4 Things to Do When You Discover Your Partner is a Sex Addict

Despite statistics that show there are 12 million sufferers of sex addiction in the United States, it is one of the most commonly misunderstood mental illnesses. Of course, not everyone experiences sex addiction in the same way. Sometimes sexual addiction is accompanied by other mental health concerns, like posttraumatic stress disorder, anxiety, or bipolar disorder. But what about when it is accompanied by someone else? That is, you, the partner?Any addiction introduces a whole host of problems into a relationship, hitting you both where it counts the most: communication and trust. Even after the behavioral addiction ends (though like other addictions, it is prone to relapse!) your relationship will still be impacted by these problems for some time. So what do you do when you find out your partner is a sex addict?
1. Take care of yourself.You’re in for a wild, bumpy ride. There’s a lot of stigma associated with sex addiction, perhaps more so than with any other kind of addiction. Whether you choose to stay with your partner or not, this sudden change in your lifestyle and emotions can be very traumatic. Make sure to take care of yourself during this time, even though it will probably mean pushing yourself harder to do what’s right for your mind and body. Try your best to get enough sleep and to eat proper, balanced meals. A healthy body is your best bet for getting through this emotionally taxing time.

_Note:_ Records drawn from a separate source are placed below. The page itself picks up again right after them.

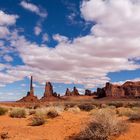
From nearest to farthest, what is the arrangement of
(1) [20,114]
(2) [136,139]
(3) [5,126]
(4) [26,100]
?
(2) [136,139] < (3) [5,126] < (1) [20,114] < (4) [26,100]

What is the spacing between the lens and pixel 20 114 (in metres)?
24.2

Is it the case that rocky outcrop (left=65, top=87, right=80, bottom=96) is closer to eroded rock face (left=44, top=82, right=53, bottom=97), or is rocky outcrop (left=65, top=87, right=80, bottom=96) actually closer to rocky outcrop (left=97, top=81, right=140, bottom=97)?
rocky outcrop (left=97, top=81, right=140, bottom=97)

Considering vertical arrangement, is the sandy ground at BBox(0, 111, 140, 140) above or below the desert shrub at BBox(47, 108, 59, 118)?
below

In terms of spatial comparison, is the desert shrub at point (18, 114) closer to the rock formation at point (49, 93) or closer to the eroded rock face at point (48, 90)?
the rock formation at point (49, 93)

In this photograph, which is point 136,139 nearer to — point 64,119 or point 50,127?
point 50,127

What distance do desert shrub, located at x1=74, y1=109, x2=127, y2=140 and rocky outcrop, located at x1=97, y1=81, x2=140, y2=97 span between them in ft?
386

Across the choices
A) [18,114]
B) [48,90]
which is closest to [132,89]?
[48,90]

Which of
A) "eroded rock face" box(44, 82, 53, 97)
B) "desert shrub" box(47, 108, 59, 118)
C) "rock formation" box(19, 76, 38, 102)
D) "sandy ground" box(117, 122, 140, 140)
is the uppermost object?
"eroded rock face" box(44, 82, 53, 97)

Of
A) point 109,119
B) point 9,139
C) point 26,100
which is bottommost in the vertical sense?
point 9,139

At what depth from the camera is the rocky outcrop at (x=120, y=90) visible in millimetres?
133750

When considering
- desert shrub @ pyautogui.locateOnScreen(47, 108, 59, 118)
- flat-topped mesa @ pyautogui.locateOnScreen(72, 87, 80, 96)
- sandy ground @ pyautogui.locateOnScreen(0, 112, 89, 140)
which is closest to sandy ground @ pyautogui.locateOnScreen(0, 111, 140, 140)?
sandy ground @ pyautogui.locateOnScreen(0, 112, 89, 140)

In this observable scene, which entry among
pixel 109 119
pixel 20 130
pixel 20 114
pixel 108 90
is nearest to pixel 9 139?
pixel 20 130

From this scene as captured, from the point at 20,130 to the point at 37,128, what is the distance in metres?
1.02

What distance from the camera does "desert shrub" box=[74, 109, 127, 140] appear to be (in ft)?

2. “It’s not me, it’s you.”

Try to sort out or recognize your own feelings. It’s the ruptured trust that’s bound to leave you stunned, blindsided, and in a daze. Whatever your feelings on learning your partner is a sex addict (whether he or she has been unfaithful to you physically or through consumption of pornography), you have the right to feel the way you do. You are not to blame.

3. Take a look at your finances.

Sex addicts get very good at lying and manipulation to cover up their behavior. It’s part of how the addiction works, so try not to take it too personally. But make sure your finances are going to be okay. For example, does your joint bank account have a lot of unexplained cash withdrawals? The sex industry is very discreet and doesn’t like to leave a paper trail. These withdrawals at ATMS are very likely to be used for adult services or media. See if you can secure your funds, while you and your partner work through his/her addiction.

4. Get help.

“Why do I need therapy? I’m not the one with an addiction!”

If your partner’s the addict, why is therapy so important?  Partners of individuals with addictions suffer a lot too. What your loved one is going through does not undermine your own emotional needs. Financial problems, and trying to cover your partner’s strange behavior in order to save face, are only some examples.

The emotional trauma (not just the aforementioned trust issues, but self-blame and chronic stress as well) is probably even more important where your own well-being is concerned. If you found yourself covering for your partner during his or her addiction, you likely have developed some maladaptive coping mechanisms. That means you developed techniques, perhaps even subconsciously, to make things seem better in the short term that are actually damaging your mental health.

So even though therapy may seem scary, expensive, or one more thing to fit into your busy schedule, you’re worth the commitment.